Image-text web data:
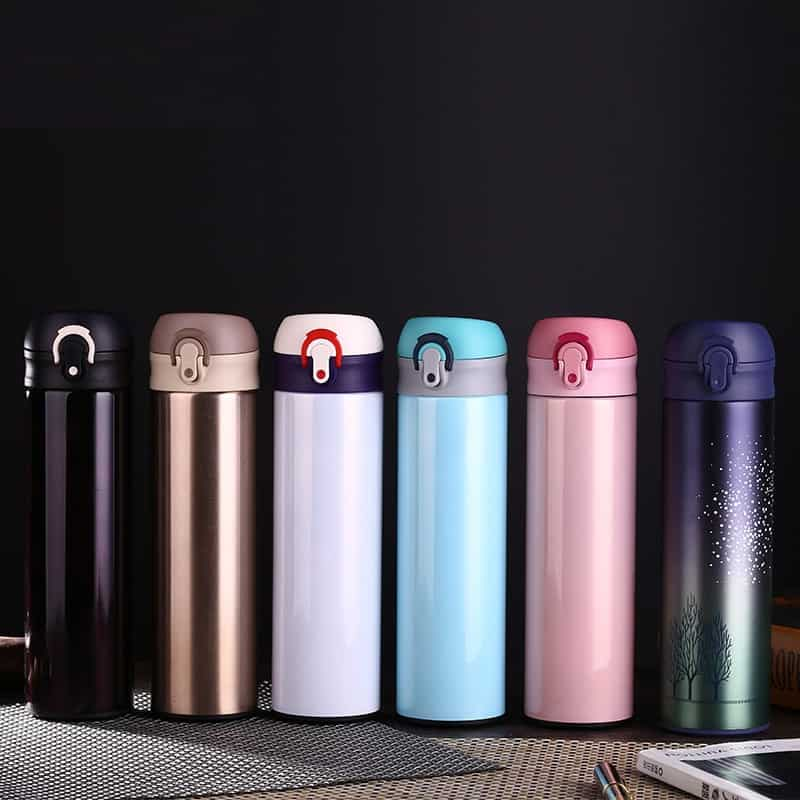 Thermos Bottle For Traveling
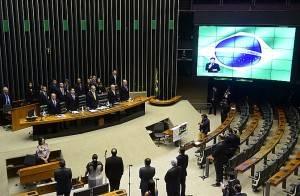 Sessão solene em homenagem aos 50 anos do PMDB. Foto: Gustavo Lima/Câmara dos Deputados.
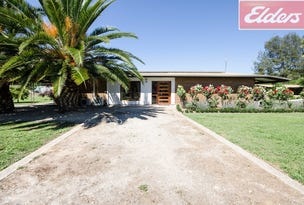 39 Henderson Road, Chiltern Valley, Vic 3683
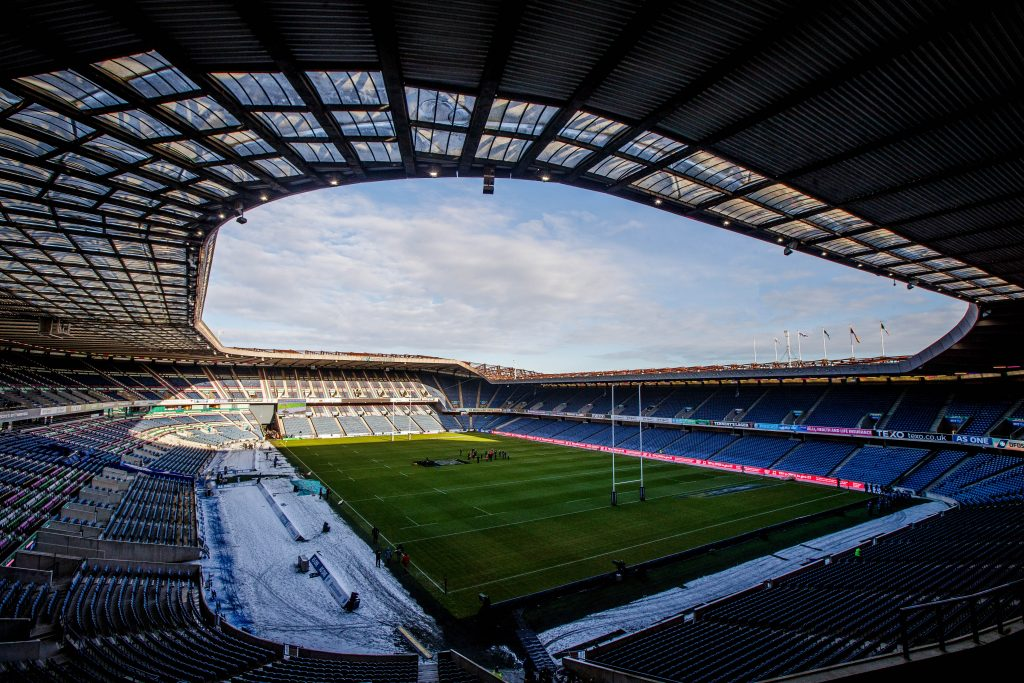 Murrayfield hosts the Champions Cup quarter-final.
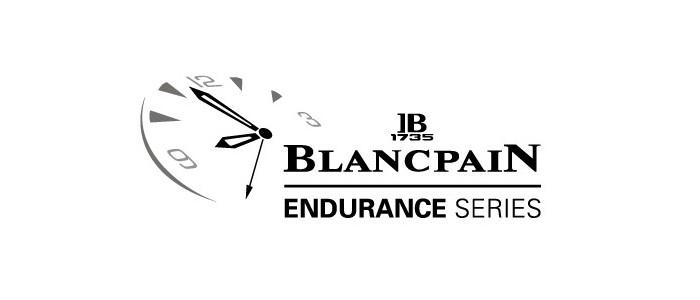 Blancpain Endurance Series Logo carwitter 700x300 - Blancpain 2014 Calendar - Blancpain 2014 Calendar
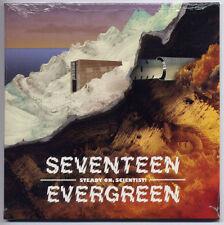 SEVENTEEN EVERGREEN Steady On, Scientist! 2012 UK 8-trk promo CD SEALED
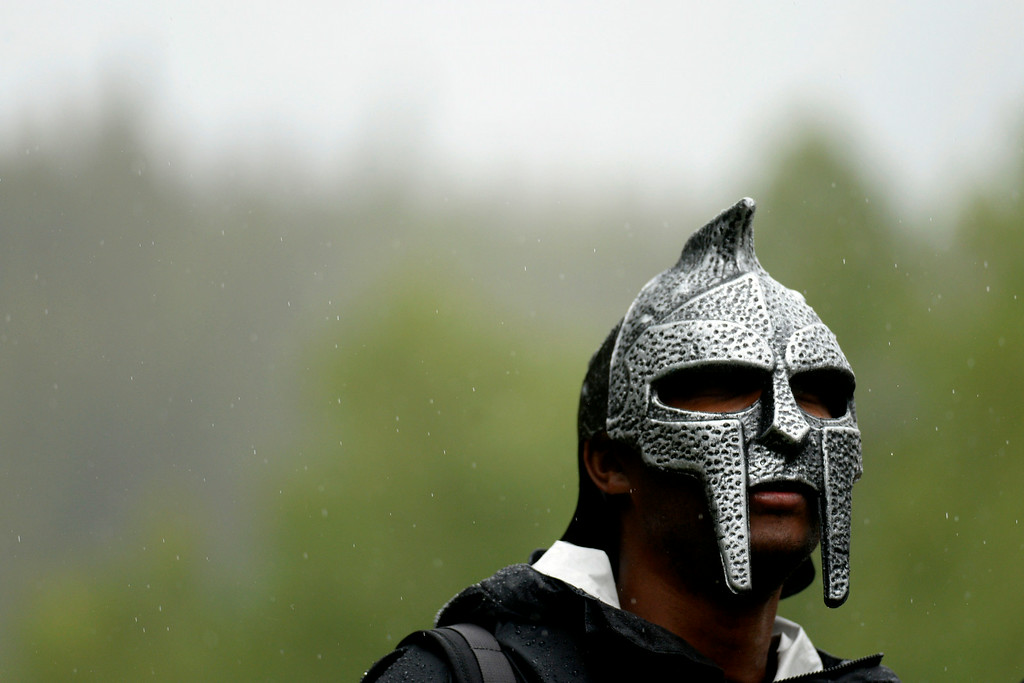 . VAIL, CO - AUGUST 23: Chris Brown wears a battle mask during stage 6. The USA Pro Challenge stage 6 time trial on Saturday, August 23, 2014. (Photo by AAron Ontiveroz/The Denver Post)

Aim of the exercise:
Would you please repeat only the lines above, beginning at the one that has "Murrayfield hosts the" and stopping after the one that has "SEVENTEEN EVERGREEN Steady", exactly and with no pictures?

Reply:
 Murrayfield hosts the Champions Cup quarter-final.
 Blancpain Endurance Series Logo carwitter 700x300 - Blancpain 2014 Calendar - Blancpain 2014 Calendar
 SEVENTEEN EVERGREEN Steady On, Scientist! 2012 UK 8-trk promo CD SEALED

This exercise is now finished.